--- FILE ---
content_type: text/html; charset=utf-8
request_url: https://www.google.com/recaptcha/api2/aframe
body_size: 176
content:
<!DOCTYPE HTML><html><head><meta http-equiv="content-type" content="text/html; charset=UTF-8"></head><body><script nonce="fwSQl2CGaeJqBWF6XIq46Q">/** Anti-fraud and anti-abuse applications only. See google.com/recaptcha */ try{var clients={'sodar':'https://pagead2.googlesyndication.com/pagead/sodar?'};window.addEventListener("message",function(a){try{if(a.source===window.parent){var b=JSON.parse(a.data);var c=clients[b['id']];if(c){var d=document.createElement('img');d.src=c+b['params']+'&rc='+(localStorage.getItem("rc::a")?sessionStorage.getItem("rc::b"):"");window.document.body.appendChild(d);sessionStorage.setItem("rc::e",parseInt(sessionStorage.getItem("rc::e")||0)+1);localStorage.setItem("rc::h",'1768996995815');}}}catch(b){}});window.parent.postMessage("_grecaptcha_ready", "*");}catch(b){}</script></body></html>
-- -- --
» **How to complete this task**:
The answer must be a word-for-word transcription of every record above.

» **Solution to the exercise**:
--- FILE ---
content_type: text/html; charset=utf-8
request_url: https://www.google.com/recaptcha/api2/aframe
body_size: 176
content:
<!DOCTYPE HTML><html><head><meta http-equiv="content-type" content="text/html; charset=UTF-8"></head><body><script nonce="fwSQl2CGaeJqBWF6XIq46Q">/** Anti-fraud and anti-abuse applications only. See google.com/recaptcha */ try{var clients={'sodar':'https://pagead2.googlesyndication.com/pagead/sodar?'};window.addEventListener("message",function(a){try{if(a.source===window.parent){var b=JSON.parse(a.data);var c=clients[b['id']];if(c){var d=document.createElement('img');d.src=c+b['params']+'&rc='+(localStorage.getItem("rc::a")?sessionStorage.getItem("rc::b"):"");window.document.body.appendChild(d);sessionStorage.setItem("rc::e",parseInt(sessionStorage.getItem("rc::e")||0)+1);localStorage.setItem("rc::h",'1768996995815');}}}catch(b){}});window.parent.postMessage("_grecaptcha_ready", "*");}catch(b){}</script></body></html>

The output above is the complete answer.